# Problem
Set every entry down again, unchanged, picture-free.

# Extracted data
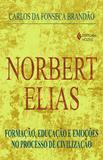 Livro - Norbert Elias - Formação, educação e emoções no processo de civilização
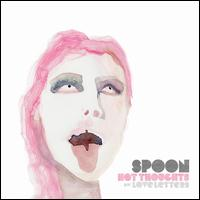 Hot Thoughts - Spoon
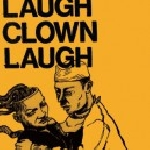 laugh clown laugh - s/t (180 gr. transparent orange vinyl)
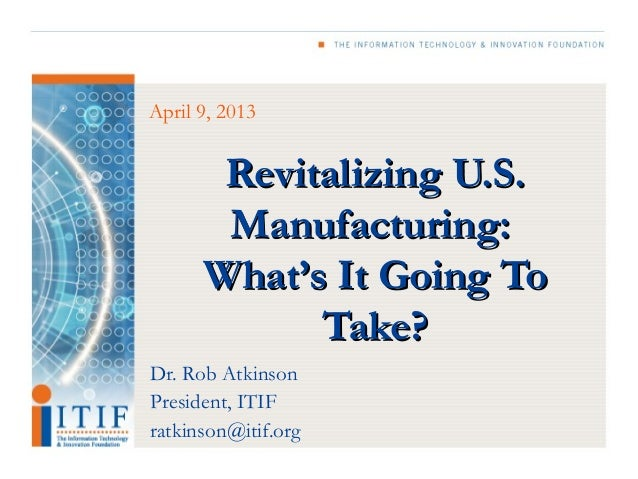 April 9, 2013       Revitalizing U.S.       Manufacturing:      What's It Going To            Take?Dr. Rob AtkinsonPreside...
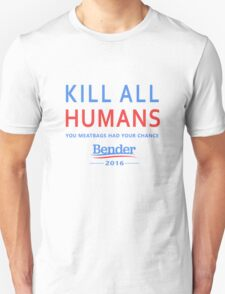 Kill All Humans for Bender 2016 T-Shirt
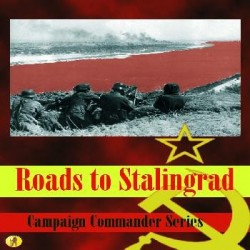Campaign Commander Volume I: Roads to Stalingrad
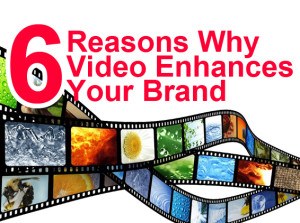 6 Reasons Why Video Enhances Your Brand
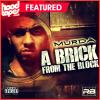 Murda – A Brick From The Block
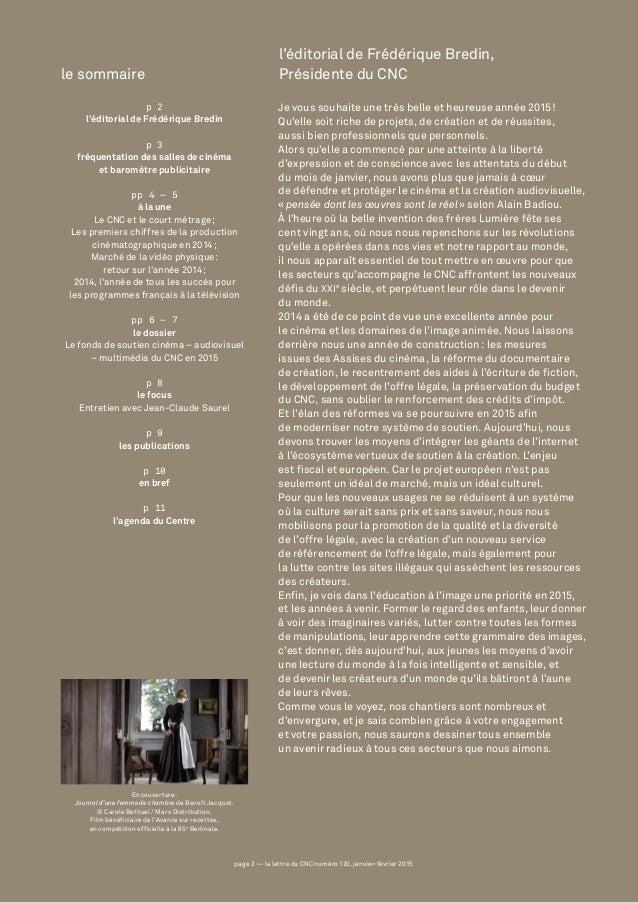 page 2 — la lettre du CNC numéro 120, janvier-février 2015 le sommaire p 2 l'éditorial de Frédérique Bredin p 3 fréquentat...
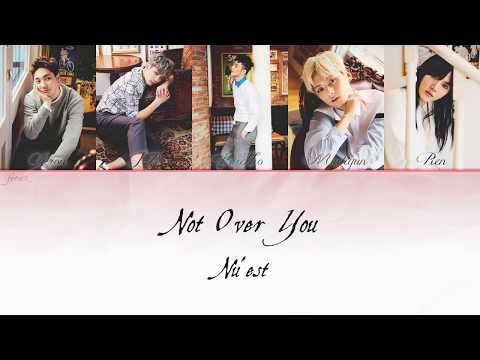 NU'EST - Not Over You [Han|Eng|Rom] Lyrics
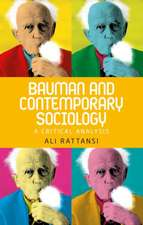 Bauman and Contemporary Sociology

# Completed task
 Livro - Norbert Elias - Formação, educação e emoções no processo de civilização
 Hot Thoughts - Spoon
 laugh clown laugh - s/t (180 gr. transparent orange vinyl)
 April 9, 2013       Revitalizing U.S.       Manufacturing:      What's It Going To            Take?Dr. Rob AtkinsonPreside...
 Kill All Humans for Bender 2016 T-Shirt
Campaign Commander Volume I: Roads to Stalingrad
 6 Reasons Why Video Enhances Your Brand
 Murda – A Brick From The Block
 page 2 — la lettre du CNC numéro 120, janvier-février 2015 le sommaire p 2 l'éditorial de Frédérique Bredin p 3 fréquentat...
 NU'EST - Not Over You [Han|Eng|Rom] Lyrics
 Bauman and Contemporary Sociology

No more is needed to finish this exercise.